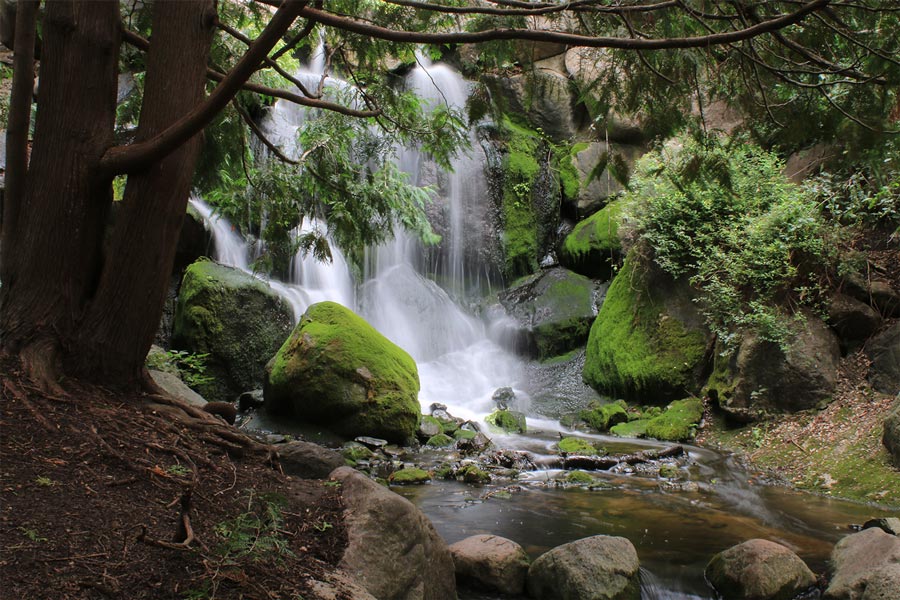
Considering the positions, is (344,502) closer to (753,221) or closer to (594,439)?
(594,439)

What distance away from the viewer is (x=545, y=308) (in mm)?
14906

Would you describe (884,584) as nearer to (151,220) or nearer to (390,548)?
(390,548)

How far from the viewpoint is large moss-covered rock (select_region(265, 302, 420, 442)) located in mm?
8742

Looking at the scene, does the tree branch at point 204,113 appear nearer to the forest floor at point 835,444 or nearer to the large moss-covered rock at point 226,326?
the forest floor at point 835,444

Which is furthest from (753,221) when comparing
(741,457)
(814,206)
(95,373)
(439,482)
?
(95,373)

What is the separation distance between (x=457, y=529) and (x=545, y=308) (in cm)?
969

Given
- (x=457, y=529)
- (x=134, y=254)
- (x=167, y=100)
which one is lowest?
(x=457, y=529)

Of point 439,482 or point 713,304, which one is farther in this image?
point 713,304

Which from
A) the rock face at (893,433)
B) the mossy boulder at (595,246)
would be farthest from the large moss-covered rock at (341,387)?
the mossy boulder at (595,246)

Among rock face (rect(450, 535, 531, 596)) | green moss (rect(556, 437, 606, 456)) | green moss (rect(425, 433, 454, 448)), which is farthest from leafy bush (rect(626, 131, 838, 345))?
rock face (rect(450, 535, 531, 596))

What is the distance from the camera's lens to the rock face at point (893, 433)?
6309 mm

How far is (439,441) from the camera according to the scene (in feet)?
29.7

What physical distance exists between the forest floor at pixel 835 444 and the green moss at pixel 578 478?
213 centimetres

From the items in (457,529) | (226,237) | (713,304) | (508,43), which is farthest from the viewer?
(226,237)
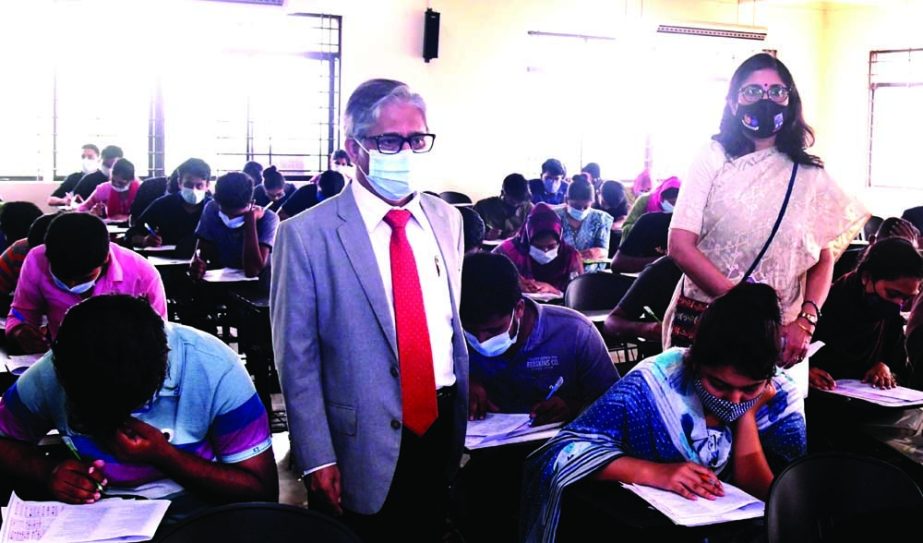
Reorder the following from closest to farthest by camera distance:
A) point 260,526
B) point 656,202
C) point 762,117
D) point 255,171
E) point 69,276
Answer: point 260,526, point 762,117, point 69,276, point 656,202, point 255,171

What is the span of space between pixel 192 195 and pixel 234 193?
145 cm

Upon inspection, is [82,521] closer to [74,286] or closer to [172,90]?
[74,286]

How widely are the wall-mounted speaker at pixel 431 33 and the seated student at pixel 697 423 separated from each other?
8.81 meters

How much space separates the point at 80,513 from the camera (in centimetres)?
194

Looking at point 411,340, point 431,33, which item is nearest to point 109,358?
point 411,340

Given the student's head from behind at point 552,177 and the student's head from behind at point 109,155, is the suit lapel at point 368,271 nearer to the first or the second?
the student's head from behind at point 552,177

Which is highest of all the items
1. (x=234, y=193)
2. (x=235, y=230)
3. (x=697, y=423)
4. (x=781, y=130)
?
(x=781, y=130)

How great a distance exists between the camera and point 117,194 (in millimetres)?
8914

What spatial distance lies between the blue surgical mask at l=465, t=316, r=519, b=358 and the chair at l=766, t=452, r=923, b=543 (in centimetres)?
106

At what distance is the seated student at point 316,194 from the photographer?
7.44 metres

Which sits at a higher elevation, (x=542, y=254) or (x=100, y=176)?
(x=100, y=176)

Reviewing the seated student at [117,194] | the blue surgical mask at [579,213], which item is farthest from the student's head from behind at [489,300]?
the seated student at [117,194]

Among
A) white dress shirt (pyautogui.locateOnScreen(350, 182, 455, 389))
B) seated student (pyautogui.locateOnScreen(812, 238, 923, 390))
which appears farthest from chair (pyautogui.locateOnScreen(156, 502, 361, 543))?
seated student (pyautogui.locateOnScreen(812, 238, 923, 390))

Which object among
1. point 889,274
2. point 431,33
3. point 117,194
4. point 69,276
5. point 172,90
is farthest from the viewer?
point 431,33
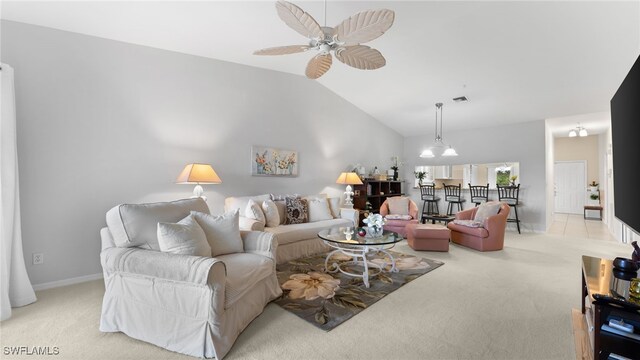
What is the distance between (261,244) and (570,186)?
35.7ft

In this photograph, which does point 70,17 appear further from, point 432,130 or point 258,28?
point 432,130

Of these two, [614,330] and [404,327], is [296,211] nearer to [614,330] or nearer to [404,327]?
[404,327]

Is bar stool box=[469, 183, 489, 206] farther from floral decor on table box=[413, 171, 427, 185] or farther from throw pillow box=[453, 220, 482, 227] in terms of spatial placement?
throw pillow box=[453, 220, 482, 227]

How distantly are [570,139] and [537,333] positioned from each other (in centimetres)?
963

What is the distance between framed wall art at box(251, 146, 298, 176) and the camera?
15.0 feet

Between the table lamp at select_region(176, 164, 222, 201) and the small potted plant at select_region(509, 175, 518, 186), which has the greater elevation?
the table lamp at select_region(176, 164, 222, 201)

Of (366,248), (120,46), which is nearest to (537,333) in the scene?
(366,248)

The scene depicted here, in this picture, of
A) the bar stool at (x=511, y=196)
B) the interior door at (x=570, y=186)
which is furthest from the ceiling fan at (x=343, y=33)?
the interior door at (x=570, y=186)

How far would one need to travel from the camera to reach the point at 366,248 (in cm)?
307

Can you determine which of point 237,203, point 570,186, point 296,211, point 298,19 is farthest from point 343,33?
point 570,186

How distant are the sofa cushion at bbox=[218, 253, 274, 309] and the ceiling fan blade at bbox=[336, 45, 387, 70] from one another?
76.9 inches

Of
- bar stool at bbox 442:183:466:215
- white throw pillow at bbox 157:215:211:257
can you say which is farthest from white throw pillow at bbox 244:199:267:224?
bar stool at bbox 442:183:466:215

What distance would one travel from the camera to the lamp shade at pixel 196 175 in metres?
3.42

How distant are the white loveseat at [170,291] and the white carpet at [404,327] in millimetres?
107
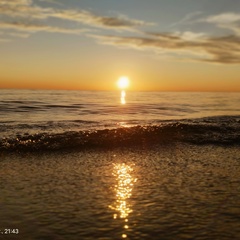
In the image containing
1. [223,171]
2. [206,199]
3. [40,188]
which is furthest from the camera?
[223,171]

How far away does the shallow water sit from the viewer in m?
5.63

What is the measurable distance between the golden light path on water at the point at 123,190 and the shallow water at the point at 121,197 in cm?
2

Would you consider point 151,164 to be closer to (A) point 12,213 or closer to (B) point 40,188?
(B) point 40,188

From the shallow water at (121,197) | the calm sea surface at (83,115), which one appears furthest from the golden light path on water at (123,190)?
the calm sea surface at (83,115)

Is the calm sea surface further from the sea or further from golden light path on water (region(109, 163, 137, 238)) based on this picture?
golden light path on water (region(109, 163, 137, 238))

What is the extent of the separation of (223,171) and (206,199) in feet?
10.3

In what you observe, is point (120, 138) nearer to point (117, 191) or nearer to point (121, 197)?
point (117, 191)

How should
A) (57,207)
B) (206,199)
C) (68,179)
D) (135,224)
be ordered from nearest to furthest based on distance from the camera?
(135,224) → (57,207) → (206,199) → (68,179)

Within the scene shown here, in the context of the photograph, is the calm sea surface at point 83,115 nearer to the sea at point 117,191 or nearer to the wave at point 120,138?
the wave at point 120,138

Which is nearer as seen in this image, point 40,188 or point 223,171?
point 40,188

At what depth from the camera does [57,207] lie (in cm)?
673

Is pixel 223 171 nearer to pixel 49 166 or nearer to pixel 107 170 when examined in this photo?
pixel 107 170

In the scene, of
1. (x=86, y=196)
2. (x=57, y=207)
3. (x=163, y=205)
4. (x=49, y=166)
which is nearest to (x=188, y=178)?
(x=163, y=205)

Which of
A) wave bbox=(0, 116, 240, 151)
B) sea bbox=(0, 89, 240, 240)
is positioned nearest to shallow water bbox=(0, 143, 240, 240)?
sea bbox=(0, 89, 240, 240)
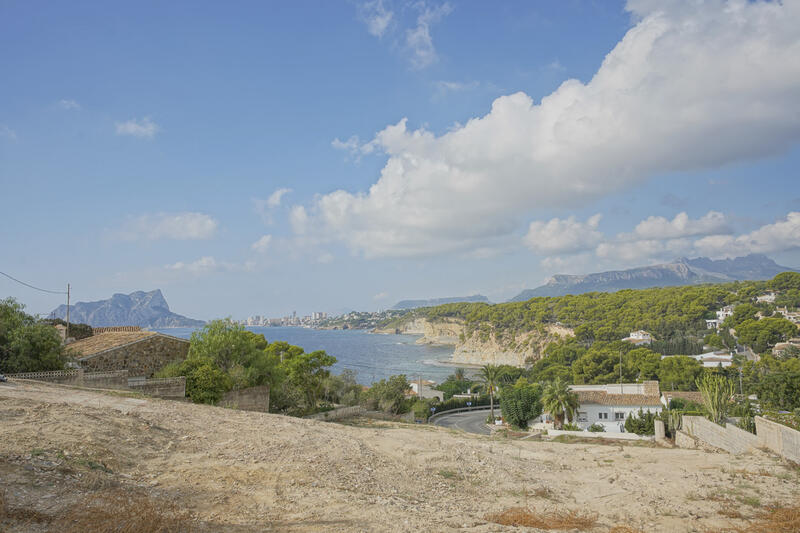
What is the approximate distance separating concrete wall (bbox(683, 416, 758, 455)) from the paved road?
23.3 metres

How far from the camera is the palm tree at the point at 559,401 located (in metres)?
37.5

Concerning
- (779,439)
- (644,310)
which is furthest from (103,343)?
(644,310)

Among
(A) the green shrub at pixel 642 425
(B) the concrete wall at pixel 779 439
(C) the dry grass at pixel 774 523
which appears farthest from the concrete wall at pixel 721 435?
(A) the green shrub at pixel 642 425

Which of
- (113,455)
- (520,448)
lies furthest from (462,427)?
(113,455)

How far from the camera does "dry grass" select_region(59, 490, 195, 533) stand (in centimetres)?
502

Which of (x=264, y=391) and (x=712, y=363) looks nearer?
(x=264, y=391)

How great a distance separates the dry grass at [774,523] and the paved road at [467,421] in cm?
3277

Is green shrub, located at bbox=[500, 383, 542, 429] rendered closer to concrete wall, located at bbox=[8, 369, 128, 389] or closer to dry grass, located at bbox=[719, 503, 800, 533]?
concrete wall, located at bbox=[8, 369, 128, 389]

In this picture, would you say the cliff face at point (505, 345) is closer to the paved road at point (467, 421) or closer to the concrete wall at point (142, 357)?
the paved road at point (467, 421)

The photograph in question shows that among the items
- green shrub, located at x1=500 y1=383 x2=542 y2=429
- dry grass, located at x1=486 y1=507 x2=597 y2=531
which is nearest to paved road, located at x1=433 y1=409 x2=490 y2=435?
green shrub, located at x1=500 y1=383 x2=542 y2=429

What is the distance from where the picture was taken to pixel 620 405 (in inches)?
1657

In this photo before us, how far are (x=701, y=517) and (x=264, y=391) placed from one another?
60.8ft

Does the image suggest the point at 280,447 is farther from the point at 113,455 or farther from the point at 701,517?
the point at 701,517

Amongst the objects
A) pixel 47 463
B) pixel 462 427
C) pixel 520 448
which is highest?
pixel 47 463
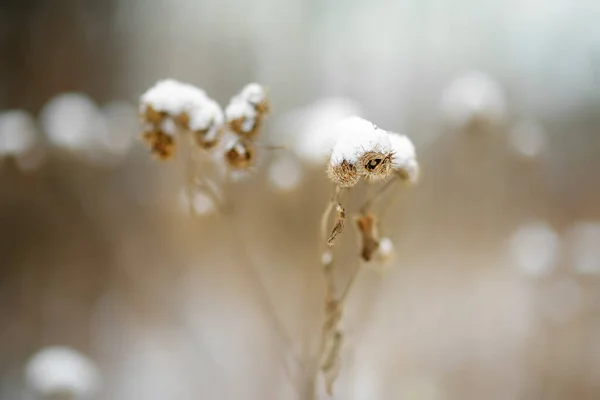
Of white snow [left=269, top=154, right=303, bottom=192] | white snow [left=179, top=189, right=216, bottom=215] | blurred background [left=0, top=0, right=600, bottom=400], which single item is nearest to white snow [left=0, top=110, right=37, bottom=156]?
blurred background [left=0, top=0, right=600, bottom=400]

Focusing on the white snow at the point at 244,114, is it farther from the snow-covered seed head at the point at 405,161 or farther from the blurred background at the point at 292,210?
the blurred background at the point at 292,210

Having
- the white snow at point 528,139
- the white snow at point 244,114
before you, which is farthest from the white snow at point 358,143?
the white snow at point 528,139

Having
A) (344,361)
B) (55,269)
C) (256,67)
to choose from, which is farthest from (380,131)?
(55,269)

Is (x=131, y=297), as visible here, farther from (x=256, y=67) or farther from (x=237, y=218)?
(x=256, y=67)

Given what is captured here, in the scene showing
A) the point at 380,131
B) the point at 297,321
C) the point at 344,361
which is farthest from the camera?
the point at 297,321

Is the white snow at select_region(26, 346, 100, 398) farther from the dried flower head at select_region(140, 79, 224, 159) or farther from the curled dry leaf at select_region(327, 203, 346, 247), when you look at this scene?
the curled dry leaf at select_region(327, 203, 346, 247)

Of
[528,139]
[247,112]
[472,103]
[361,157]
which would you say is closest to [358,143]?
[361,157]

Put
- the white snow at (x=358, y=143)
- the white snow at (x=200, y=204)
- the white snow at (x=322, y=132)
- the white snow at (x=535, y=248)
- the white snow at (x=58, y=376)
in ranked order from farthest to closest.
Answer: the white snow at (x=535, y=248) → the white snow at (x=200, y=204) → the white snow at (x=58, y=376) → the white snow at (x=322, y=132) → the white snow at (x=358, y=143)

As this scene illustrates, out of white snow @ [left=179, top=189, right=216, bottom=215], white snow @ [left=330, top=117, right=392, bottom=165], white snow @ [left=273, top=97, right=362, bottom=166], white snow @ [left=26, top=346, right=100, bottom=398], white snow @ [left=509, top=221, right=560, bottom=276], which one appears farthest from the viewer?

______

- **Brief**
In the records above, return only the line that contains "Of white snow [left=269, top=154, right=303, bottom=192]" and every line after it through the last, exactly as they appear.

- **Solution to this exercise**
Of white snow [left=269, top=154, right=303, bottom=192] | white snow [left=179, top=189, right=216, bottom=215] | blurred background [left=0, top=0, right=600, bottom=400], which single item is nearest to white snow [left=0, top=110, right=37, bottom=156]?
blurred background [left=0, top=0, right=600, bottom=400]

Focusing on the white snow at the point at 244,114, is it farther from the snow-covered seed head at the point at 405,161 or farther from the blurred background at the point at 292,210?
the blurred background at the point at 292,210

Having
- the white snow at point 528,139
- the white snow at point 244,114
before you, which is farthest from the white snow at point 358,143?
the white snow at point 528,139

Having
A) (344,361)
B) (55,269)
C) (256,67)
to choose from, which is farthest from (380,131)?
(55,269)

Is (x=131, y=297), as visible here, farther from (x=256, y=67) or farther from (x=237, y=218)?
(x=256, y=67)

Given what is captured here, in the scene showing
A) the point at 380,131
B) the point at 297,321
C) the point at 344,361
which is farthest from the camera?
the point at 297,321

Is the white snow at select_region(26, 346, 100, 398) farther from the dried flower head at select_region(140, 79, 224, 159) or farther from the curled dry leaf at select_region(327, 203, 346, 247), when you look at this scene?
the curled dry leaf at select_region(327, 203, 346, 247)

Of
[528,139]
[247,112]
[472,103]
[361,157]
which would you say is closest to [358,143]?
[361,157]

Put
- the white snow at (x=358, y=143)
- the white snow at (x=200, y=204)
- the white snow at (x=322, y=132)
- the white snow at (x=535, y=248)
- the white snow at (x=58, y=376)
in ranked order from farthest to closest.
Answer: the white snow at (x=535, y=248) → the white snow at (x=200, y=204) → the white snow at (x=58, y=376) → the white snow at (x=322, y=132) → the white snow at (x=358, y=143)

As this scene illustrates, out of white snow @ [left=179, top=189, right=216, bottom=215], white snow @ [left=330, top=117, right=392, bottom=165], white snow @ [left=273, top=97, right=362, bottom=166], white snow @ [left=26, top=346, right=100, bottom=398], white snow @ [left=509, top=221, right=560, bottom=276], which one appears farthest from the viewer?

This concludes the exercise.